Lastly, contracting out to the private sector for narrowly building new capital projects or operating a service is already a common model. This is often in the name of reducing costs, with mixed results. Some prevalent applications are in rural areas for dial-a-ride, vanpool, and commuter bus services.

However, whether contracting out is beneficial or not depends on numerous factors. Similar to P3s, research from the Transit Costs Project points to the lack of investment in strong government staff as a key factor in raising transit costs. In essence, when agency staff don’t have the experience or time to manage these contracts, we get higher costs, delays, and overruns.

In any of these forms, increased privatization as an excuse to absolve governmental responsibility for transit is a recipe for leaving us stuck, and the complexity of these arrangements highlights the importance of investing in a government workforce savvy enough to ensure public benefits.
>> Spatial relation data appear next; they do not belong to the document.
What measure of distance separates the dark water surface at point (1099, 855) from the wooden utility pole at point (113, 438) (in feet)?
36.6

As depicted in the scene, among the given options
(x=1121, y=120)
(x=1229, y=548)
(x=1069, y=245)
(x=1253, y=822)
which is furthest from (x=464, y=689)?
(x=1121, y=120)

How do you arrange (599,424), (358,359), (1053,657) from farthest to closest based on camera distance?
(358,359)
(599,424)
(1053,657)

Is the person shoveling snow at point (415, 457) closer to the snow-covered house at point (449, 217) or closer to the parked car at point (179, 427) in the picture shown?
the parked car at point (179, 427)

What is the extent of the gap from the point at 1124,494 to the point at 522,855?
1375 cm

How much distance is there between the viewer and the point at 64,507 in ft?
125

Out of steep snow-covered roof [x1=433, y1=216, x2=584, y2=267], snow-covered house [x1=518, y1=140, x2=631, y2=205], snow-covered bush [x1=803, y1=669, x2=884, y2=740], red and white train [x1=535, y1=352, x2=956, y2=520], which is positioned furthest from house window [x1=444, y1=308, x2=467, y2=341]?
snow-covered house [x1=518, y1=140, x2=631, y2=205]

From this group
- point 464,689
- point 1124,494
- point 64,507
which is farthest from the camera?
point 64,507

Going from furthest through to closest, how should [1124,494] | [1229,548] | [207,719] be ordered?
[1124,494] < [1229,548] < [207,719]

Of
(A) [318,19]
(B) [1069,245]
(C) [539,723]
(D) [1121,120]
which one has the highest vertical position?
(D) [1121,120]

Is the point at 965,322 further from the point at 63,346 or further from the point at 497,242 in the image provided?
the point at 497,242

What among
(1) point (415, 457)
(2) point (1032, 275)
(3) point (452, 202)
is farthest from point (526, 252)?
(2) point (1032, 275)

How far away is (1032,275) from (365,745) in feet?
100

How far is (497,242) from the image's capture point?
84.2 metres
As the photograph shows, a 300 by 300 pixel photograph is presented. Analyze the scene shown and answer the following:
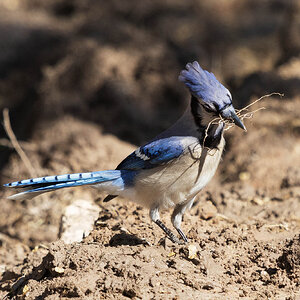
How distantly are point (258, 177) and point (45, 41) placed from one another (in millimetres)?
5546

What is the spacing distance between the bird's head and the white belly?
32 centimetres

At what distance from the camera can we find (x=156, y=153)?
420 centimetres

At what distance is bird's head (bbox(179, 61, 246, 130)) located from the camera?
3.94 meters

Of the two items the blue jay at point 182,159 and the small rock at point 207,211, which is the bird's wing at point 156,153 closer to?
the blue jay at point 182,159

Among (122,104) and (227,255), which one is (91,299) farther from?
(122,104)

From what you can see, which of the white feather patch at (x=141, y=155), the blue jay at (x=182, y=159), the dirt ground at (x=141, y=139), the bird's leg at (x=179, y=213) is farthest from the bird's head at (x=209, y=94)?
the dirt ground at (x=141, y=139)

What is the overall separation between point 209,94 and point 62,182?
1.37m

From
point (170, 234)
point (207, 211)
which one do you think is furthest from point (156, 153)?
point (207, 211)

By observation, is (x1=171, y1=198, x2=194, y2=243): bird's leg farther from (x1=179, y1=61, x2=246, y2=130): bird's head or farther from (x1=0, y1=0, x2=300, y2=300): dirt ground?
(x1=179, y1=61, x2=246, y2=130): bird's head

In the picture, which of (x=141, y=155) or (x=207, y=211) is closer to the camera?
(x=141, y=155)

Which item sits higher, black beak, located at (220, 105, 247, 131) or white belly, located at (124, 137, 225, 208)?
black beak, located at (220, 105, 247, 131)

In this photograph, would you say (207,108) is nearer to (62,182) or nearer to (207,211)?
(62,182)

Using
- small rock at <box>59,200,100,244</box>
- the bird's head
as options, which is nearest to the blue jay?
the bird's head

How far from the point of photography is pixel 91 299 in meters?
3.30
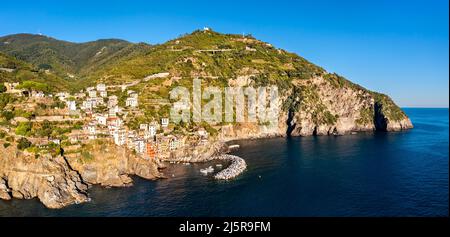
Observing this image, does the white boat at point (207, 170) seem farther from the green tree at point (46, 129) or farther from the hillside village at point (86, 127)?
the green tree at point (46, 129)

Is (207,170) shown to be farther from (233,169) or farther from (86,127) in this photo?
(86,127)

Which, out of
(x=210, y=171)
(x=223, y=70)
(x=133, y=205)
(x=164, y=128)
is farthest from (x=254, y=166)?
(x=223, y=70)

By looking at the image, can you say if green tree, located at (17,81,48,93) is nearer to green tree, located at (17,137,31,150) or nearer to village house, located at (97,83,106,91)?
village house, located at (97,83,106,91)

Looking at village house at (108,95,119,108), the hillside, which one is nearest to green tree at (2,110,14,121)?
village house at (108,95,119,108)

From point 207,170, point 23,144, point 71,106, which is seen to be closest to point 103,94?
point 71,106

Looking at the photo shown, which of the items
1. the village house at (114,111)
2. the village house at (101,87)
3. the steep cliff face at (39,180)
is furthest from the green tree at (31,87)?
the steep cliff face at (39,180)

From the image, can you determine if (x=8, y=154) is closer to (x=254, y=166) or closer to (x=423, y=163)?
(x=254, y=166)
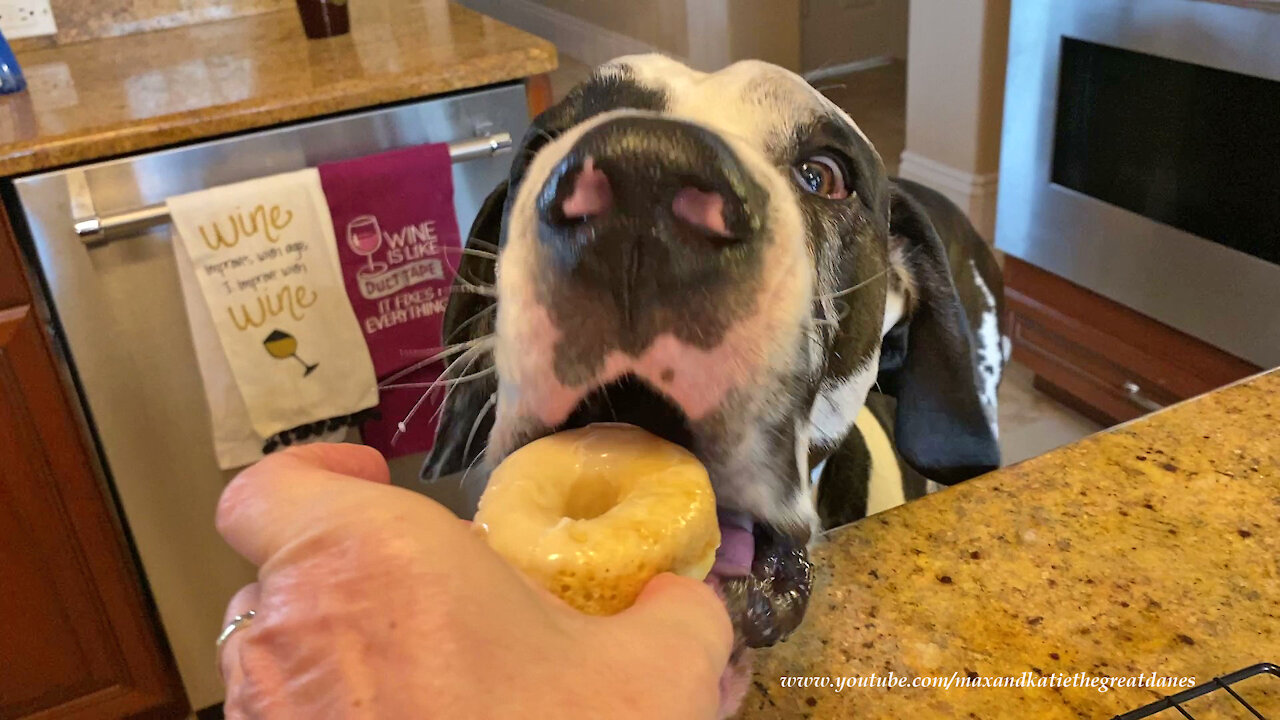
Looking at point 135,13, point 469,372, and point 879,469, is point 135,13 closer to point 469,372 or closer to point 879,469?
point 469,372

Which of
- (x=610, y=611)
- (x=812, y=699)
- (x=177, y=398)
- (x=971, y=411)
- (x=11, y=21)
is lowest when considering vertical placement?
(x=177, y=398)

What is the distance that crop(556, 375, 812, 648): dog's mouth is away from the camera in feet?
2.18

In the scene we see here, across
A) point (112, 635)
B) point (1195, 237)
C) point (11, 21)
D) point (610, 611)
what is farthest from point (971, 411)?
point (11, 21)

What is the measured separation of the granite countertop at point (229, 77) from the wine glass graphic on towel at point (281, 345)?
0.39 m

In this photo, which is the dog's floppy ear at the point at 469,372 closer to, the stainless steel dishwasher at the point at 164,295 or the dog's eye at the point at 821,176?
the dog's eye at the point at 821,176

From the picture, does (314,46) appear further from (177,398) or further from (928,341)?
(928,341)

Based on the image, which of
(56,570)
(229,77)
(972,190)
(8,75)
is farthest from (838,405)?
(972,190)

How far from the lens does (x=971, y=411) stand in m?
1.16

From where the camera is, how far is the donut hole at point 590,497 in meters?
0.65

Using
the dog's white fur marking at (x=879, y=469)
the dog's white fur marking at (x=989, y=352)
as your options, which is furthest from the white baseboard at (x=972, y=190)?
the dog's white fur marking at (x=879, y=469)

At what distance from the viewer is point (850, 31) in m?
5.63

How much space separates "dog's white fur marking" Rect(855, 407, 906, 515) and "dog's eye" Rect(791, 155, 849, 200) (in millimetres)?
407

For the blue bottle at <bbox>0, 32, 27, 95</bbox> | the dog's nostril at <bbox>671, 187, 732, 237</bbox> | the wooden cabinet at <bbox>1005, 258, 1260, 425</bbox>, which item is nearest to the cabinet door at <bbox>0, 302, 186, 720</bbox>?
the blue bottle at <bbox>0, 32, 27, 95</bbox>

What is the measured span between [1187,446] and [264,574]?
2.41ft
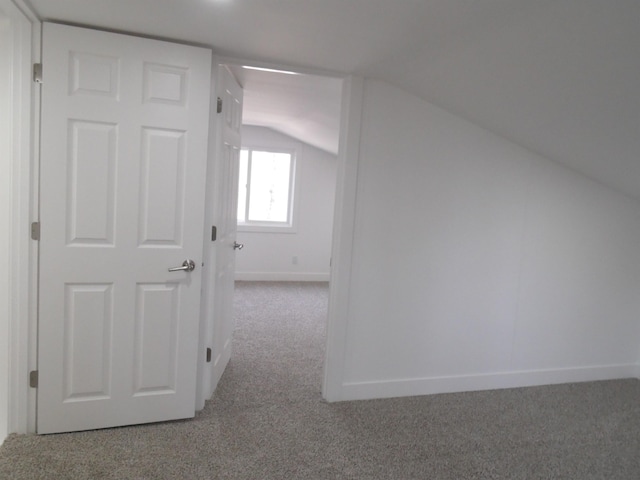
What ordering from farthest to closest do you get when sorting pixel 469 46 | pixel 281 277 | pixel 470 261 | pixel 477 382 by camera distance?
1. pixel 281 277
2. pixel 477 382
3. pixel 470 261
4. pixel 469 46

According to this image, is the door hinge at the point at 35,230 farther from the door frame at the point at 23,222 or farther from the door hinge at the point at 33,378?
the door hinge at the point at 33,378

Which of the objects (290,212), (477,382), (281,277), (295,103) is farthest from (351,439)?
(290,212)

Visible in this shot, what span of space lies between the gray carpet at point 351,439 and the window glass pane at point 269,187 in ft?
11.3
And whether it’s supplemented by private dollars or not, the fact is that the clearest way to improve transit across the country is for the public to invest in it.

We deserve better transit

We already have a very privatized transportation system—an expensive, privately-funded system of car ownership that is to blame for transportation being the US’s second-highest household expense, costing households over $13,000 per year. Public transit ensures we have another option—one that isn’t so “pay-to-play,” one that supports our communities big, small, rural, and urban, one that is rooted in democracy.

We call it public transit for a reason. Being able to get where we need to go is something we all should be able to do. Transit offers an affordable, accessible, and sustainable option for getting around, while simultaneously contributing to the economic vitality of our communities. As Congress prepares its next federal surface transportation reauthorization and debates annual budgets, now is the time to make sure they know to keep the ‘public’ in public transit.